==== Materials provided ====

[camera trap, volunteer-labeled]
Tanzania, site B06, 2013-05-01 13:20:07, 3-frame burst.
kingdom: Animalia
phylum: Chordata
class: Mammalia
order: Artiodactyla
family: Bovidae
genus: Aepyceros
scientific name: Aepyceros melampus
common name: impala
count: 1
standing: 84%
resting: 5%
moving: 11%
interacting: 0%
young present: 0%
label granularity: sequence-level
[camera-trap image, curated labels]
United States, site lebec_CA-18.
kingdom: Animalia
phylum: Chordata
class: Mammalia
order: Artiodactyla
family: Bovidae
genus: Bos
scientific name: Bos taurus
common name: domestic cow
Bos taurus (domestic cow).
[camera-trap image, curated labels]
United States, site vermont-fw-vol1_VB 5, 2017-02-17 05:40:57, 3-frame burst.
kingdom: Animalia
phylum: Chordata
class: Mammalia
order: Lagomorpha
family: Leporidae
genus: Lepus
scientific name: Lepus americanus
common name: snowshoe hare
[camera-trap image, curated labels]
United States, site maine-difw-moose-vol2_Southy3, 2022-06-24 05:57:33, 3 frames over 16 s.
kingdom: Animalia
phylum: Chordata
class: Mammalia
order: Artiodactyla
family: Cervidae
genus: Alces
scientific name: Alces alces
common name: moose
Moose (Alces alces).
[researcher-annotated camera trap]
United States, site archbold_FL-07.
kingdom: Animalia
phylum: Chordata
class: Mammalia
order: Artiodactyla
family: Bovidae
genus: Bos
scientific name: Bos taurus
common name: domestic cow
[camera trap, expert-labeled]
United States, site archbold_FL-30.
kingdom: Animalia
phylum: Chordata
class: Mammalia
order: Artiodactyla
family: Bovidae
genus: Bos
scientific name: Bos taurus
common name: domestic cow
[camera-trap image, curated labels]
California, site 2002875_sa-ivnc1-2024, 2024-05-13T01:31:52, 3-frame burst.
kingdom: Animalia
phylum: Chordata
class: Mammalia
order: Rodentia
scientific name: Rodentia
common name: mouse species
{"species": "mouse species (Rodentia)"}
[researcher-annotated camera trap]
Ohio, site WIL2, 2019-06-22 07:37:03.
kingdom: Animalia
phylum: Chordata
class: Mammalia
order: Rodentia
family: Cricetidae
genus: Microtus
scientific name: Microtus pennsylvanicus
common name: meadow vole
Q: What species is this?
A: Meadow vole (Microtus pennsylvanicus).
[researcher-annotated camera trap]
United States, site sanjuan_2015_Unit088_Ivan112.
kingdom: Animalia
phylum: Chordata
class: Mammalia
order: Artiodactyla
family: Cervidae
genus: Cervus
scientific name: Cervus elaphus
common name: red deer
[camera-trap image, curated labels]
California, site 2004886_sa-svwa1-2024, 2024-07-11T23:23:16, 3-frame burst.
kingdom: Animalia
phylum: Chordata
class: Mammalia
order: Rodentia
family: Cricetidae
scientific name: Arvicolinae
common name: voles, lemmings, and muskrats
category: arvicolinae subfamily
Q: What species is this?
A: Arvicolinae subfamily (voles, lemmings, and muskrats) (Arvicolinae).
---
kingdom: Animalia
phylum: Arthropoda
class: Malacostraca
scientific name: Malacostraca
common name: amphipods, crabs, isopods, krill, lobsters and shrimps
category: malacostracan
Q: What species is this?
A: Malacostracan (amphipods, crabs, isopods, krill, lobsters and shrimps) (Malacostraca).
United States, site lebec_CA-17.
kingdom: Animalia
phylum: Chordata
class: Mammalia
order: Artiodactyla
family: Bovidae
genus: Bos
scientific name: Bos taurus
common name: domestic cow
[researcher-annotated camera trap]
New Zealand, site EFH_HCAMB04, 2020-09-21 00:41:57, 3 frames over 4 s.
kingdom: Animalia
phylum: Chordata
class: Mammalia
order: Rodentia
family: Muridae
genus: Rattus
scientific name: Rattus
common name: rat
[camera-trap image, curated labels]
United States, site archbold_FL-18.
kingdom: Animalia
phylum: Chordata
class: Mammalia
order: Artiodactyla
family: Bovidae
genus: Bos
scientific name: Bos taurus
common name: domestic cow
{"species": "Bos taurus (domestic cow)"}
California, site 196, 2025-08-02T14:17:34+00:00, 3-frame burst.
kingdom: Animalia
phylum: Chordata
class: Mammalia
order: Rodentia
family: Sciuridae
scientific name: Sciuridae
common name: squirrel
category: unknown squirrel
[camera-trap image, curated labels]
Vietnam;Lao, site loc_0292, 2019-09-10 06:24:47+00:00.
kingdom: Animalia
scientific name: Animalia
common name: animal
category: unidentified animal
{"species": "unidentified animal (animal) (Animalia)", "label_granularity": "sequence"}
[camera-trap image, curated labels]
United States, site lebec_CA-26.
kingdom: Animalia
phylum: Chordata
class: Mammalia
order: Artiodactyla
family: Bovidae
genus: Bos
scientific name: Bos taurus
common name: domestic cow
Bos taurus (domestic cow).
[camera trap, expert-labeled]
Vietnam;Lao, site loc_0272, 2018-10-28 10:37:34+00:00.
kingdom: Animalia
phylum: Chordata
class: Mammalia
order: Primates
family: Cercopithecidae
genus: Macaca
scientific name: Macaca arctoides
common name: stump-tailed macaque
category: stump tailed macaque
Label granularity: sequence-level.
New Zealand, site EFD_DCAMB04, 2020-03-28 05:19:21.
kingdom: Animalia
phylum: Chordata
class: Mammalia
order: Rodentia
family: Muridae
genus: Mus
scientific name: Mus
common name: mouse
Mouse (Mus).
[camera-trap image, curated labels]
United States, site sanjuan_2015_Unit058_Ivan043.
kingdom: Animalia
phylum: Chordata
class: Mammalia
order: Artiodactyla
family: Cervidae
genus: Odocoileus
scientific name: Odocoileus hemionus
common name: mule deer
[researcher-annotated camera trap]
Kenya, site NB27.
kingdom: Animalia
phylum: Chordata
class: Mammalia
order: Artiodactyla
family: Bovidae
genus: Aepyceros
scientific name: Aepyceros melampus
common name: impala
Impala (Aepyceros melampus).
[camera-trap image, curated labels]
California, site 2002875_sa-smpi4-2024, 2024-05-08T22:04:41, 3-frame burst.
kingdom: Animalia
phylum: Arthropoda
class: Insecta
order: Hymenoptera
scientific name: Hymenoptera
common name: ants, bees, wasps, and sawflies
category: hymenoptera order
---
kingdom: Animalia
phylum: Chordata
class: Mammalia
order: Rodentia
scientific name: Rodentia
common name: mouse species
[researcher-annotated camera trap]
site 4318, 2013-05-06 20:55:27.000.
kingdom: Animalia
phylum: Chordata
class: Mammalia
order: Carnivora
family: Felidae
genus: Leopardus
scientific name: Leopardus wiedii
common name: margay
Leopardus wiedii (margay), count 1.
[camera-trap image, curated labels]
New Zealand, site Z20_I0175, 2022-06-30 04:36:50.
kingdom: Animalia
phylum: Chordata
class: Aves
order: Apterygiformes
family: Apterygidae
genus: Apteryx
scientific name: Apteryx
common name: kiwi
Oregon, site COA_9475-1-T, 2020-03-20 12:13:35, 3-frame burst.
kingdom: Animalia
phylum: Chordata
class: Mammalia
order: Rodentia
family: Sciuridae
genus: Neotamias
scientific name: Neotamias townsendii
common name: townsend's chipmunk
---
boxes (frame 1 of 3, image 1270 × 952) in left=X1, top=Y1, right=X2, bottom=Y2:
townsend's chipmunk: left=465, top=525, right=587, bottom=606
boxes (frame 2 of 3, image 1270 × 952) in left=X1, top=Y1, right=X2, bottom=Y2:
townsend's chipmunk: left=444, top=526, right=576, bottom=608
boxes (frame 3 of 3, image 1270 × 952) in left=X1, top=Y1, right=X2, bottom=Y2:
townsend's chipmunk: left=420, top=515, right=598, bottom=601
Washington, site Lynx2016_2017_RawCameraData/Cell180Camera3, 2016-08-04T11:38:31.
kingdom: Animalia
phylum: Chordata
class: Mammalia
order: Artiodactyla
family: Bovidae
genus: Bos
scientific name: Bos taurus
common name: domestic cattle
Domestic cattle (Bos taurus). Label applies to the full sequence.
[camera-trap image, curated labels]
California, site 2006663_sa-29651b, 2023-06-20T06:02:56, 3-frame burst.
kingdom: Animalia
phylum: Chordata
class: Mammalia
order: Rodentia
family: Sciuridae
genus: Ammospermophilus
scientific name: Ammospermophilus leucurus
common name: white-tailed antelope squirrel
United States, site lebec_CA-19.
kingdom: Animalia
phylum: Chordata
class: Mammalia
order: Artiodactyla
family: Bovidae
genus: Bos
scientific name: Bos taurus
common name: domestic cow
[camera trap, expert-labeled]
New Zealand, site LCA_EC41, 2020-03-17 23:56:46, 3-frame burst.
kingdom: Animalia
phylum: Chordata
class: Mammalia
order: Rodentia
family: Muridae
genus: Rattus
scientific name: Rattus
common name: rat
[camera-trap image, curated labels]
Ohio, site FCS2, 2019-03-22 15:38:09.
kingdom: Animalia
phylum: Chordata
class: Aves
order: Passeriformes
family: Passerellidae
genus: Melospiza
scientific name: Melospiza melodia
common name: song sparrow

====

## Prompt
Return, exactly as they stand, the lines from the start of the records above through the line with "interacting: 0%", both ends included, and no other lines.

## Exercise solution
[camera trap, volunteer-labeled]
Tanzania, site B06, 2013-05-01 13:20:07, 3-frame burst.
kingdom: Animalia
phylum: Chordata
class: Mammalia
order: Artiodactyla
family: Bovidae
genus: Aepyceros
scientific name: Aepyceros melampus
common name: impala
count: 1
standing: 84%
resting: 5%
moving: 11%
interacting: 0%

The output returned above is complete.